#### EXERCISE DIRECTIONS
Return the records that follow, matching each one exactly.
** START OF DATASET EXCERPTS **
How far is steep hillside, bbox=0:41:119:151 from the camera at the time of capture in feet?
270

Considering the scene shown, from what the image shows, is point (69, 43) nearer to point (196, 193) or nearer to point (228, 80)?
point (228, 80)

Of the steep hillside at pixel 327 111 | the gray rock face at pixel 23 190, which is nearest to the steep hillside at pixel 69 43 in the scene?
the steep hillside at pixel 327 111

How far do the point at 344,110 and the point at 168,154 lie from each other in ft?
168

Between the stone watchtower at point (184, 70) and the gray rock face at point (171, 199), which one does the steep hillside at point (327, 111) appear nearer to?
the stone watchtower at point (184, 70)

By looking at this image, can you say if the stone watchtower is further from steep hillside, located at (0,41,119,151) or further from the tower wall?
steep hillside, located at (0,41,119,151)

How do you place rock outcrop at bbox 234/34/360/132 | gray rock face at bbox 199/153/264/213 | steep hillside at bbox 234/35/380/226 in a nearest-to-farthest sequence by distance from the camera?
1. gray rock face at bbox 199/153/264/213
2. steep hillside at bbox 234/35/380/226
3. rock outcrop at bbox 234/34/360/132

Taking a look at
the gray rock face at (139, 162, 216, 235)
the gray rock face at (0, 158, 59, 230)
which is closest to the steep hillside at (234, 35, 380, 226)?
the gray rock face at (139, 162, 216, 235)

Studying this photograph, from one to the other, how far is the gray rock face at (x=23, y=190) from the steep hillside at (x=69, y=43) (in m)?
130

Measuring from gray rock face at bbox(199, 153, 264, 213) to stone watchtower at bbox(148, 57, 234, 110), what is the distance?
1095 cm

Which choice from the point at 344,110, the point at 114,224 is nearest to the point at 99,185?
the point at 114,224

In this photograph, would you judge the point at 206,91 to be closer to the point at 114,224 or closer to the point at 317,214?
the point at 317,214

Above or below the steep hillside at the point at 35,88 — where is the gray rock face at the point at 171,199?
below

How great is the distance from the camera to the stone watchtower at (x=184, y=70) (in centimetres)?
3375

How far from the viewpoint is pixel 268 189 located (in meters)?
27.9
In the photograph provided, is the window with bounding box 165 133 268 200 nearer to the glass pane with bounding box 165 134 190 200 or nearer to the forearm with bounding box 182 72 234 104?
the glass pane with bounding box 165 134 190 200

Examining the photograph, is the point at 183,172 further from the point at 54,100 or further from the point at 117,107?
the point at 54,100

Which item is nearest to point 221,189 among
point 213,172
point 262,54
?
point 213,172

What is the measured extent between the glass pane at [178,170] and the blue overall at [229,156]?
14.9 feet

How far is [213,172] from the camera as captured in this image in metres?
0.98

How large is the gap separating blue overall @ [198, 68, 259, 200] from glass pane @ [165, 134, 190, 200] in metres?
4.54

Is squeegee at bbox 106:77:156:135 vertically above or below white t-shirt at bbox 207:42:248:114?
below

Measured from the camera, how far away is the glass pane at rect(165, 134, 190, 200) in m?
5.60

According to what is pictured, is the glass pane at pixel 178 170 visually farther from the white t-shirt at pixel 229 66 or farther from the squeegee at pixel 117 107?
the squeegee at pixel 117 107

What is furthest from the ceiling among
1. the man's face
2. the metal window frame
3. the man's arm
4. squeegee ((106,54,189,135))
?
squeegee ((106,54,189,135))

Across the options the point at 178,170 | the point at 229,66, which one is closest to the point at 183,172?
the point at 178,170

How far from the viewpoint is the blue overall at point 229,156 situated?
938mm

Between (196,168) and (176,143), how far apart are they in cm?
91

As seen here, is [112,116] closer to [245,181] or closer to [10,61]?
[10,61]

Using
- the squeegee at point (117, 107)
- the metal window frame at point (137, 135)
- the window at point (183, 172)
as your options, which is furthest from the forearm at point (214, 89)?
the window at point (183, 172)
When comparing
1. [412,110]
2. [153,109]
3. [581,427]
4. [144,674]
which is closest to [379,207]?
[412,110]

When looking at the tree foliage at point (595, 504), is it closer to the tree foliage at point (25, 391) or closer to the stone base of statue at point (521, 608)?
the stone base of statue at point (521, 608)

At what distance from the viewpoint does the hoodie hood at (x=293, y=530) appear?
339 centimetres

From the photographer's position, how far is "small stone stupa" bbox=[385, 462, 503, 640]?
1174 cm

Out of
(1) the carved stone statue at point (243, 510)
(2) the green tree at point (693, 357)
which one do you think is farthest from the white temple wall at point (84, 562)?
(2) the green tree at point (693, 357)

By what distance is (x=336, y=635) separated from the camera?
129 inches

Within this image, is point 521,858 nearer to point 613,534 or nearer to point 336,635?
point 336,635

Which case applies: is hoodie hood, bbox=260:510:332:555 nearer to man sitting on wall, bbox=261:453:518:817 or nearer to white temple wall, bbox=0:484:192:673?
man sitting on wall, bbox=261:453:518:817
** END OF DATASET EXCERPTS **
#### THE ANSWER
How far is steep hillside, bbox=0:41:119:151 from the camera at the time of capture in feet?
270

Considering the scene shown, from what the image shows, is point (69, 43) nearer to point (196, 193) or nearer to point (228, 80)?
point (228, 80)

Of the steep hillside at pixel 327 111 | the gray rock face at pixel 23 190, which is nearest to the steep hillside at pixel 69 43 in the scene?
the steep hillside at pixel 327 111

How far do the point at 344,110 and the point at 168,154 lie from each other in ft?
168

Between the stone watchtower at point (184, 70) and the gray rock face at point (171, 199), which one does the steep hillside at point (327, 111) appear nearer to?
the stone watchtower at point (184, 70)

By looking at this image, can you say if the stone watchtower is further from steep hillside, located at (0,41,119,151) or further from the tower wall?
steep hillside, located at (0,41,119,151)

How do you place rock outcrop at bbox 234/34/360/132 | gray rock face at bbox 199/153/264/213 | steep hillside at bbox 234/35/380/226 in a nearest-to-farthest sequence by distance from the camera?
1. gray rock face at bbox 199/153/264/213
2. steep hillside at bbox 234/35/380/226
3. rock outcrop at bbox 234/34/360/132

Taking a look at
the gray rock face at (139, 162, 216, 235)
the gray rock face at (0, 158, 59, 230)
which is closest to the steep hillside at (234, 35, 380, 226)?
the gray rock face at (139, 162, 216, 235)

Studying this photograph, from one to the other, how far is the gray rock face at (x=23, y=190) from the steep hillside at (x=69, y=43) (in m)?
130

Measuring from gray rock face at bbox(199, 153, 264, 213) to stone watchtower at bbox(148, 57, 234, 110), what is the distance?
1095 cm

Which choice from the point at 344,110, the point at 114,224 is nearest to the point at 99,185?
the point at 114,224

In this photograph, would you judge the point at 206,91 to be closer to the point at 114,224 or closer to the point at 317,214?
the point at 317,214

Above or below the steep hillside at the point at 35,88 — where is the gray rock face at the point at 171,199?
below

How great is the distance from the camera to the stone watchtower at (x=184, y=70) (in centimetres)?
3375

How far from the viewpoint is pixel 268 189 located (in meters)?
27.9
In the photograph provided, is the window with bounding box 165 133 268 200 nearer to the glass pane with bounding box 165 134 190 200 or nearer to the forearm with bounding box 182 72 234 104?
the glass pane with bounding box 165 134 190 200

Examining the photograph, is the point at 183,172 further from the point at 54,100 or further from the point at 117,107?
the point at 54,100

Which item is nearest to point 221,189 among
point 213,172
point 262,54
?
point 213,172

What is the measured extent between the glass pane at [178,170] and the blue overall at [229,156]?
14.9 feet

How far is [213,172] from the camera as captured in this image in metres?
0.98

How large is the gap separating blue overall @ [198, 68, 259, 200] from glass pane @ [165, 134, 190, 200] in metres?
4.54

Is squeegee at bbox 106:77:156:135 vertically above or below white t-shirt at bbox 207:42:248:114?
below

Measured from the camera, how far away is the glass pane at rect(165, 134, 190, 200) in m?
5.60

According to what is pictured, is the glass pane at pixel 178 170 visually farther from the white t-shirt at pixel 229 66 or farther from the squeegee at pixel 117 107?
the squeegee at pixel 117 107

What is furthest from the ceiling among
1. the man's face
2. the metal window frame
3. the man's arm
4. squeegee ((106,54,189,135))
?
squeegee ((106,54,189,135))

Across the options the point at 178,170 | the point at 229,66, which one is closest to the point at 183,172?
the point at 178,170

How far from the viewpoint is the blue overall at point 229,156 situated?
938mm

Between (196,168) and (176,143), how far apart are they in cm?
91

As seen here, is [112,116] closer to [245,181] or closer to [10,61]?
[10,61]

Using
- the squeegee at point (117, 107)
- the metal window frame at point (137, 135)
- the window at point (183, 172)
as your options, which is furthest from the forearm at point (214, 89)?
the window at point (183, 172)
When comparing
1. [412,110]
2. [153,109]
3. [581,427]
4. [144,674]
which is closest to [379,207]?
[412,110]

When looking at the tree foliage at point (595, 504), is it closer to the tree foliage at point (25, 391) or closer to the stone base of statue at point (521, 608)?
the stone base of statue at point (521, 608)

At what distance from the viewpoint does the hoodie hood at (x=293, y=530) appear?
339 centimetres

From the photographer's position, how far is "small stone stupa" bbox=[385, 462, 503, 640]?
1174 cm

Out of
(1) the carved stone statue at point (243, 510)
(2) the green tree at point (693, 357)
which one do you think is farthest from the white temple wall at point (84, 562)?
(2) the green tree at point (693, 357)

By what distance is (x=336, y=635) separated from the camera?
129 inches

Within this image, is point 521,858 nearer to point 613,534 or nearer to point 336,635?
point 336,635

Which case applies: is hoodie hood, bbox=260:510:332:555 nearer to man sitting on wall, bbox=261:453:518:817 or nearer to white temple wall, bbox=0:484:192:673?
man sitting on wall, bbox=261:453:518:817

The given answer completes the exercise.